Loan market war of words

Loan market war of words erupts over settlement delays; dirty little secret behind fund losses


Deteriorating loan prices and extensive trade settlement delays have set off a market firefight as both sides of the Street trade accusations and invective. The gridlock has infuriated buyers of loans who bid on debt in recent months only to watch the market value of their investments tumble precipitously before their trades even settled.

Hold-ups are most prevalent in the distressed loan market, where the volume of trades doubled in 2Q to approximately 3,500, according to data provided by the Loan Syndications and Trading Association (LSTA). In 2Q, the mean settlement was T+40 versus the T+30 median and 33% of trades occurred within T+19 against a target of T+7.

Settlement times have ballooned since then, but even the 2Q average and median far exceed what most trading desks deem acceptable. “[For] distressed stuff, we are at about T+20,” said one buyside trader”. “If not, there better be a darn good reason.”

And there’s the rub. There are as many reasons for the broad slowdown in execution as there are participants in the market.



Hedge fund managers blame their dealers for delaying settlement to boost returns on naked shorts. Dealers say the hold up is coming from loan agents who prioritize trades executed by their own desks and agent banks point their fingers back at the buyside and the unprecedented flow of transactions triggered by fund redemptions and liquidations.

Blame game aside, the pain inflicted by slower execution is serious. Investors who put in tickets to buy TXU’s benchmark USD 16bn loan in late September, for example, watched the debt tumble over 20% to 70 by mid October.
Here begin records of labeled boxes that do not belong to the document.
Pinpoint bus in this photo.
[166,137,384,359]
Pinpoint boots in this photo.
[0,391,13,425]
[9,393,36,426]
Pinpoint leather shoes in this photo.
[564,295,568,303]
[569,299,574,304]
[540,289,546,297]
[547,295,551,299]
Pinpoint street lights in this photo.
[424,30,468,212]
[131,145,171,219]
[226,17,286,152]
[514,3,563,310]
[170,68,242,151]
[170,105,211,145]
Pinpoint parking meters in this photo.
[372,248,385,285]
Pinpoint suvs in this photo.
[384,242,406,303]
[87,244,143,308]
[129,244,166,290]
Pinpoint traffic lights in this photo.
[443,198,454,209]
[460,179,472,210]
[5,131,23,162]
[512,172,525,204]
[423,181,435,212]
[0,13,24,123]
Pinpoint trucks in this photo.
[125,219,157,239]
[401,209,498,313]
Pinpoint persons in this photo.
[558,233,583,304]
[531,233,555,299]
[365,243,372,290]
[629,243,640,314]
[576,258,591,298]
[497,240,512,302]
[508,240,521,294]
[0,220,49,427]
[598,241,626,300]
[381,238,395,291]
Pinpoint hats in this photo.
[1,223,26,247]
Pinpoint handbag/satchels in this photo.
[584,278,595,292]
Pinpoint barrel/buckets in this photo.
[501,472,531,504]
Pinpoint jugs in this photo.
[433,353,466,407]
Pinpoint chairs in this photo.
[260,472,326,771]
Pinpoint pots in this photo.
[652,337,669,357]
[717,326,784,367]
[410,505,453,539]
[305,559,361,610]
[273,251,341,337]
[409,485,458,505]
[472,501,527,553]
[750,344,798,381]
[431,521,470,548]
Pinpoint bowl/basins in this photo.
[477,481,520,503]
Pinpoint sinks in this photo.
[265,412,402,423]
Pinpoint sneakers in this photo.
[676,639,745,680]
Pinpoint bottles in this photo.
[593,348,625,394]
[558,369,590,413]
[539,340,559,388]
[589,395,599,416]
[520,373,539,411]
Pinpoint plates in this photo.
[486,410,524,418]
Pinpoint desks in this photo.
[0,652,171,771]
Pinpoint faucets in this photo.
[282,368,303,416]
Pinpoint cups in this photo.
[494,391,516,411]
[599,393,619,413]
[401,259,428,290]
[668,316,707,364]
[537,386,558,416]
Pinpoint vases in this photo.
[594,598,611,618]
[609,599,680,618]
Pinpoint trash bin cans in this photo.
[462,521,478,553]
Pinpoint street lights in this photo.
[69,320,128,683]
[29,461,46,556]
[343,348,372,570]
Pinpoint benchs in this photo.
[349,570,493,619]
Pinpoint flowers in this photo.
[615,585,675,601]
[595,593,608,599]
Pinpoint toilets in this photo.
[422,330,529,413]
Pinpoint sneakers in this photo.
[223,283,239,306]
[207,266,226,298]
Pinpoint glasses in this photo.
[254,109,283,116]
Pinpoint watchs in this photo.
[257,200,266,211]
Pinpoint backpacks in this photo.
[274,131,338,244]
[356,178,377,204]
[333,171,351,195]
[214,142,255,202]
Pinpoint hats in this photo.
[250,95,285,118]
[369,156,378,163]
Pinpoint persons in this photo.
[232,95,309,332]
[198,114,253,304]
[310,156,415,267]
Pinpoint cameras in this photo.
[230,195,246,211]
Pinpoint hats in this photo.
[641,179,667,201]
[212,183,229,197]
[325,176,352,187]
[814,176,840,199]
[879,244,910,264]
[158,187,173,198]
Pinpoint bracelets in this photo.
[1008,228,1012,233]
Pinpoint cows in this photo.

The list of walking wounded hit by loan-related losses grows by the day, including market titans such as Highland Capital, Sankaty Advisors, and Blue Mountain Capital, according to published reports.

Some investors claim that dealers fuel those losses by selling loans they do not own and then willfully delaying trade settlement until they can short cover. Short selling is an acceptable part of a dealer’s ability to create a two-sided trading market but the line between manipulation and business-as-usual is a blurry one, said several portfolio managers, traders and lawyers.

Forcing dealers to toe that line is especially difficult in the loan market. Sellside trading desks can push settlement out with impunity because investors lack any mechanism with teeth to punish foot-dragging dealers, said one portfolio manager.



Current trading documentation allows would-be loan buyers to serve sellers with a buy-in notice, but only within a window spanning T+7 to T+13, said an LSTA source. The notice stipulates that the seller has failed delivery and if necessary must cover the cost of purchasing the loan elsewhere, potentially at a higher cost.

But given that trades aren’t considered past-due until T+14 under historic norms, investors face strong pressure not to pull the trigger. “The buyside has the option of submitting a buy-in notice but we were told by one dealer … that if we did that, they would never do business with us again,” said the first PM.

The LSTA claims that new documentation will be published by year end to establish a buy-in and sell out procedure to make a “definitive impact on manipulative short selling,” said the source within the organization. The new docs would allow a buyer to serve a buy-in notice any time after a counterparty fails to deliver within T+30, the source added.

The protocol change may discourage some short selling but it won’t address the logistical underpinnings of the settlement logjam, said a second senior PM.

In a typical loan transaction, a buyer calls a sellside dealer with a request for paper, the dealer writes a trade ticket and sends a written confirmation for the buyer to fill out and return. The trade is then booked but the dealer must wait for the borrower to approve purchase and sign a sale agreement. Lastly the confirmations are sent to the loan agent who needs to process the trade.

The final stage can be the most problematic because agent banks prioritize trades executed by their own desks ahead of those submitted by competitors, said two sources on Wall Street trading desks. Trades for loans issued by Tribune, for example, lingered with JP Morgan, the agent bank, longer than they should have, said one of the trading sources.

Tribune’s USD 7.57bn term loan B has cratered recently to 44/688-46.438 after being quoted as high as 68.775-69.625 in early September, according to Markit. Its term loan X, with USD 593m outstanding due next spring, had fallen to 78.25-82.375 from 95.8-96.75 over the same timeframe.

Officials at JPMorgan did not return calls for comment.



Not everyone attributed agent backlog on favoritism. “Settlement is a huge issue but I don’t think it’s necessarily malicious,” said the buyside trader. “You have agent banks that have enormous internal problems and they are understaffed and guys are overwhelmed.”